Add the remaining patterns

  • You can do them in any order, but here's one order.
  • Declare a pattern AST node for integer literal patterns by adding a constructor to the pattern type in ast.ml.
    • Hint: The AST node will have the same arguments as the one for integer literal expressions. That's because integer literals (also boolean literals, nil, etc.) are syntactically valid as both expressions and patterns. Don't get confused though -- they have different semantics depending on whether they are an expression or pattern!
  • Parse integer literal patterns by fixing the first TODO in pattern_of_pst.
    • Hint: The starter code calls int_of_string_opt for you. All you have to do is pass the result to your constructor.
  • Skim the semantics of patterns in the spec.
    • In the semantics, patterns are described as returning "no" or "yes and B". In the code, we implement this using an option type, specifically
      dynamic_env option
      
      where "no" corresponds to None in the code, and "yes and B" corresponds to Some B in the code, where B is implemented as a list of string * value, or in other words, a dynamic environment.
    • Review the semantics of integer literal patterns in detail.
  • Implement integer literal patterns in the interpreter by adding a case to interpret_pattern.
    • Hint: You should not need to change interpret_expression at all, only interpret_pattern.
  • Ensure the provided tests "match expression with int literal patterns" and "match expression with int literal patterns and cons" pass.
  • Boolean literal patterns
    • Declare AST node in pattern type in ast.ml.
    • Parse by adding cases in pattern_of_pst.
      • Hint: The starter code shows you where to add the case for "true". "false" is similar.
    • Add a case for bool literal patterns to interpret_pattern in interpreter.ml.
    • Ensure provided tests "match expression with bool literal patterns 1" and "... 2" pass.
  • Nil literal patterns
    • Declare AST node in pattern type in ast.ml.
--------------------
# WHAT THE TASK ASKS:
Please continue the instructions on adding the remaining patterns to the interpreter, starting right after their final step.

# DATA SHOWN:
--------------------
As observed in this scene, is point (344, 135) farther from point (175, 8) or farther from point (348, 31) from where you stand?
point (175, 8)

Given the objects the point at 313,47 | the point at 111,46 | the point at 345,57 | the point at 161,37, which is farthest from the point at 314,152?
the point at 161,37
--------------------
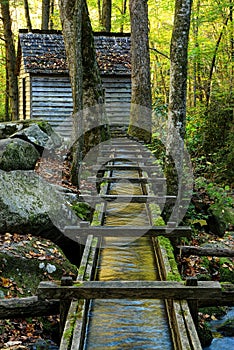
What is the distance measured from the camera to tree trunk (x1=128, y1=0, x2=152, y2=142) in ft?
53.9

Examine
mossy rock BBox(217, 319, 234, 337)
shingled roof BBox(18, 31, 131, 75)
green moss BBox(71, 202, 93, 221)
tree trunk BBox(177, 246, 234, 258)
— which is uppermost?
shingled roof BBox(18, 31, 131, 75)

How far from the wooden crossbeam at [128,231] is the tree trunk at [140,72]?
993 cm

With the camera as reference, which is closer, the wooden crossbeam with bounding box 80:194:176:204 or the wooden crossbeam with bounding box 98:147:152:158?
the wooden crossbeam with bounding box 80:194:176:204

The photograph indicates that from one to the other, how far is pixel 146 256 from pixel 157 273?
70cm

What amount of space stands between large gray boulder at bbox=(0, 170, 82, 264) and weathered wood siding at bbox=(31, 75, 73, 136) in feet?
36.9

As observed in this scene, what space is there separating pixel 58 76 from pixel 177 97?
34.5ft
--------------------
# FINAL RESULT:
    • Parse by adding a case in pattern_of_pst.
    • Implement by adding a case to interpret_pattern in interpreter.ml.
    • Write a simple test involving a nil pattern and ensure it passes.
  • Trefoil symbol patterns
    • Declare AST node in pattern type in ast.ml.
    • Parse by fixing the corresponding TODO in pattern_of_pst.
    • Implement by adding a case to interpret_pattern in interpreter.ml.
    • Ensure provided test "match expression with symbol literal patterns" passes.
  • Variable patterns
    • Declare AST node in pattern type in ast.ml.
    • Parse by fixing the corresponding TODO in pattern_of_pst.
    • Implement by adding a case to interpret_pattern in interpreter.ml.
    • Hint: This is the first pattern you implement where the bindings list is nonempty!
    • Ensure provided test "match expression with variable patterns" passes.
  • Struct patterns
    • Declare AST node in pattern type in ast.ml.
      • Hint: This is the most complicated kind of pattern in the language, because it has a list of sub-patterns. It also has a string (the name of the struct).
    • Parse by fixing the corresponding TODO in pattern_of_pst.
      • Hint: Parsing is challenging because of the list of sub-patterns.
      • Hint: It's sort of similar to parsing a function call expression. You may want to review that code.
    • Implement by adding a case to interpret_pattern in interpreter.ml.
      • Hint: Be sure to check the struct name strings are equal!
      • Hint: The hard part again is the fact that the pattern has a list of sub-patterns, and the struct value has a list of sub-values.
    • Ensure provided test "match struct binding" pass.
  • According to the spec, it is an error if any pattern in a match expression repeats a variable name. Fix this in your interpreter so that the test named "sum_with_match_error" passes.
    • Hint: In ast.ml, write a function vars_of_pattern that takes a pattern and returns a list of strings containing all the variable names that appear anywhere in the pattern.
    • Hint: In expr_of_pst in the case for match expressions, first parse the pattern, then check that vars_of_pattern applied to the parsed pattern returns a list with no duplicates.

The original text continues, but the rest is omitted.